Sometimes the simplest activities are the ones that appeal to preschoolers the most. This early literacy activity is one that we turn to over and over again because it’s always such a hit and it does a great job teaching letter recognition in a hands-on way.
A while back I made a laminated alphabet, with each letter taking up a full 8 1/2 x 11 sheet of paper. Once my kids have mastered writing their own name using the laminated name tag we move onto learning how to write the rest of the letters of the alphabet and the laminated letters are perfect for this because they can be used in so many different ways.
To make your own laminated alphabet, you just need to find a font that works for your kids. I have a few font recommendations here but feel free to use any font that you like. Type out the alphabet in a word processing program giving each letter it’s own line, then increase the font until each letter is large enough that it takes up the full page (Watch out for wider letters like “w”. You may need to decrease the font for wider letters individually).
You can buy a decent laminator for under $30. I don’t have one so I just took my stack of papers to a school supply store and they laminated it all for me for only a few dollars.

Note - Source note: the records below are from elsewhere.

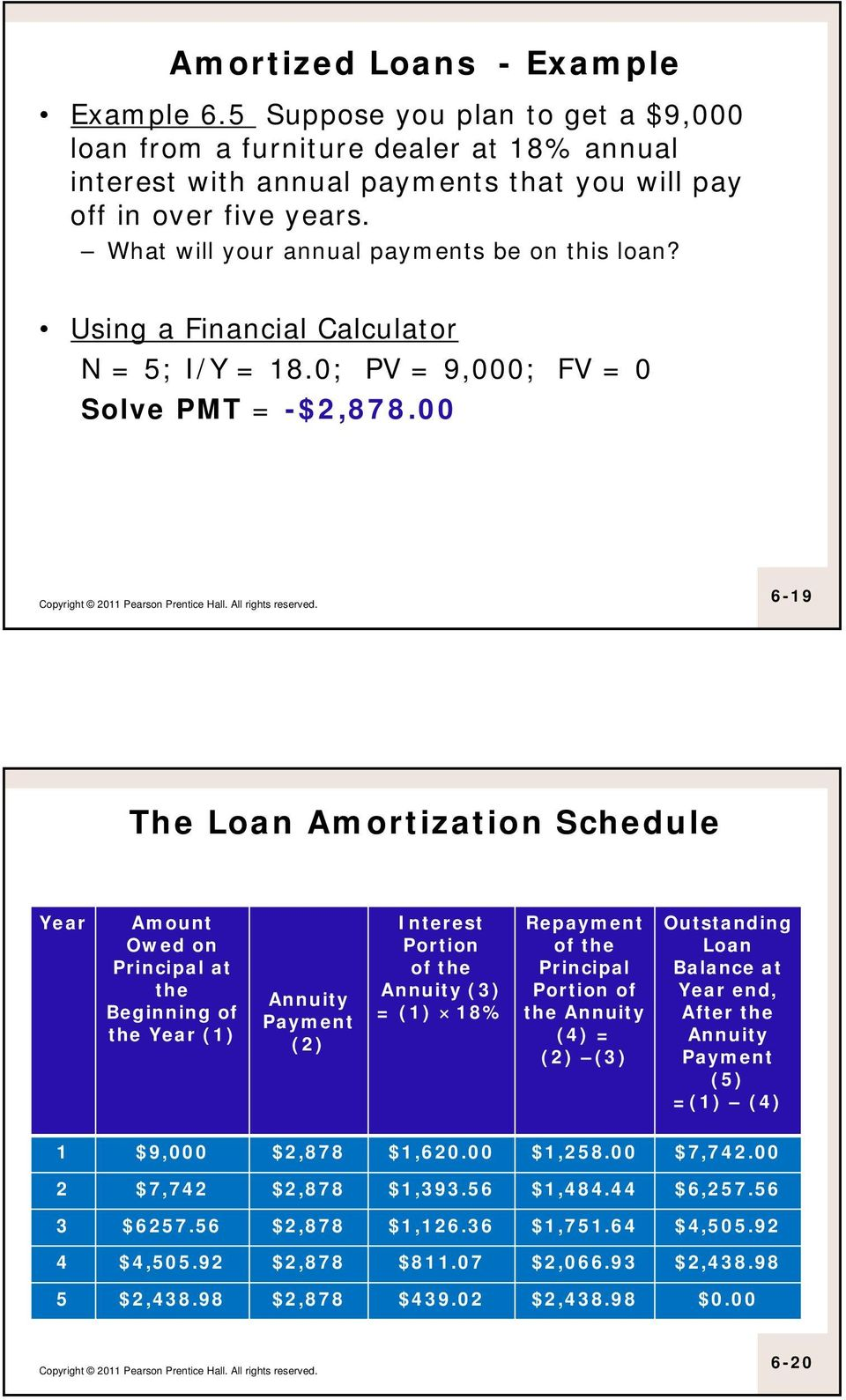 00 6-19 The Loan Amortization Schedule Year Amount Owed on Principal at the Beginning of the Year (1) Annuity Payment (2) Interest Portion of the Annuity (3) = (1) 18% Repayment of the Principal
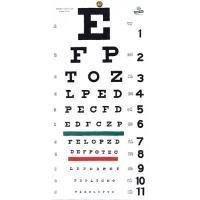 Grafco Snellen Eye Chart, 1240, 22x11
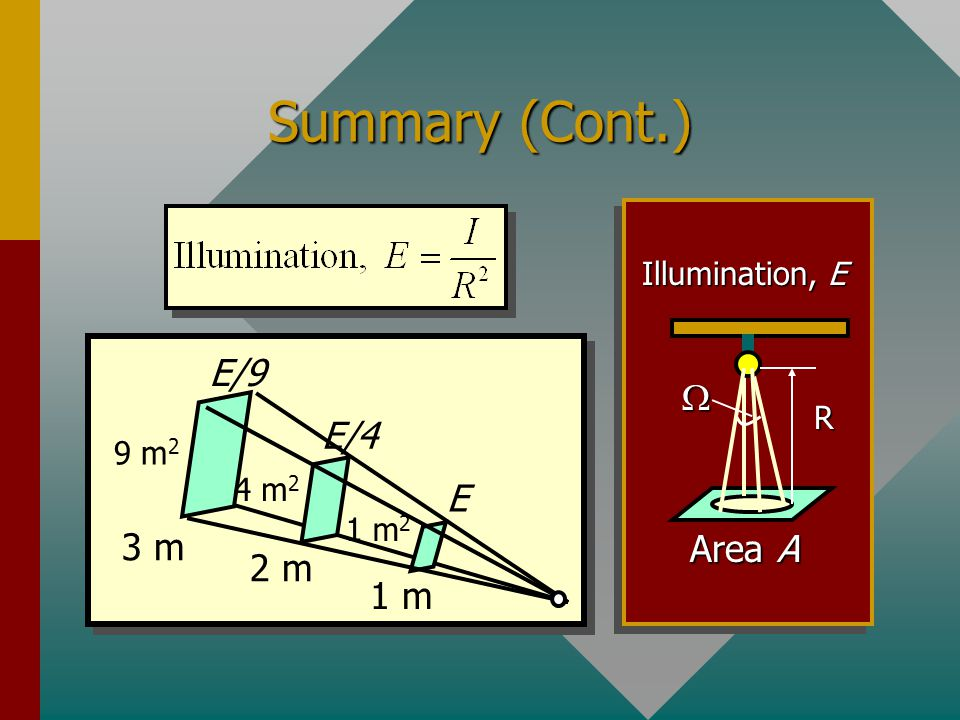 Summary (Cont.) E/9 W E/4 E 3 m Area A 2 m 1 m Illumination, E R 9 m2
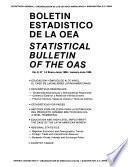 Boletín estadístico de la OEA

I have all boys — very active boys — and I’ve found that sensory activities are a great way to not only help them understand a concept but sensory activities also do wonders for calming my kids down when they’re wound up. This activity teaches letter recognition and also helps preschoolers practice small motor skills.
We frequently pull out this early literacy activity for my nearly 4 year old during our homeschooling day because it keeps him occupied while the older boys work on other subjects.
- Laminated letters (or you can print one letter on a page and slide each page into a clear sheet protector)
- Play Dough (for a fun holiday twist try our gingerbread play dough recipe)
- Show your toddler or preschooler how to make snakes from the dough.
- Place the rolled dough on top of the lines in order to form the letter.
- Repeat with each letter of the alphabet.
- As your preschooler masters this activity, you can add in the lowercase letters, numbers, or talk about the proper place to start when forming each letter.
- Put your laminated alphabet on a ring so it’s more portable and turn it into the perfect travel activity by swapping out the play dough for Wikki Stix (they don’t get ground into fabric and carpets the way dough does).